My mother and father were divorced shortly after alcoholism returned to my father's life, about three years ago. That was a very difficult time. It felt like a death to me. I had lost my daddy, and he wasn't coming back, no matter what he did. I could never restore our relationship to what it was before. Those days were over, and it killed part of me. But, just like with death, I eventually healed and had my memories, and moved on.

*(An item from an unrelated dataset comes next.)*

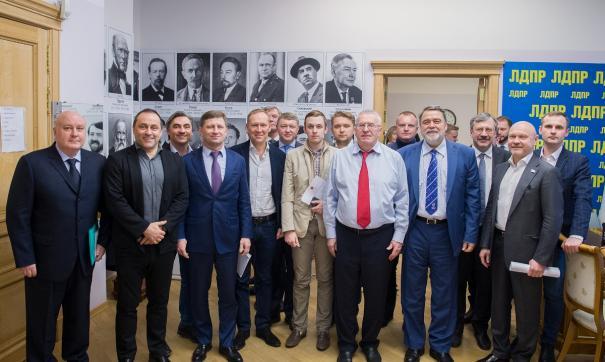 Жириновский считает, что выбирать нового руководителя края будут из числа представителей его партии.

Then suddenly, without warning, today I started missing him. Inbetween my classes this morning, I couldn't stop thinking about my Daddy. I thought about being a little girl holding his thumbs, climbing his legs, and flipping over. I thought about hanging from his biceps in kindergarten, so proud to show off how strong my daddy was to all my friends. I remembered calling him when I got a poem published to hear his reaction. I thought about being so sick in my dorm-room in college that he had to come get me and carry me to the hospital. He drove thirty minutes, picked me up off my bunk bed, carried me to the car, and into the hospital. I thought about him driving that same trip to go to class with me after my hysterectomy to help me get around, and just incase I needed him. I recalled him loading a friend's truck every year for four years to move me from apartment to apartment. I remembered how he was at EVERY single performance of mine (and there were MANY) - theater, singing, church-plays - cheering me on, and how he was always the loudest clap and howl in the crowd. My heart feels so sad today. I hurt physically with the amount I miss him... And, while I could call him up and talk to him, it wouldn't be my Daddy on the other line... it would be this other man who pretends to be Daddy, but who just can't get it right... and that hurts most of all.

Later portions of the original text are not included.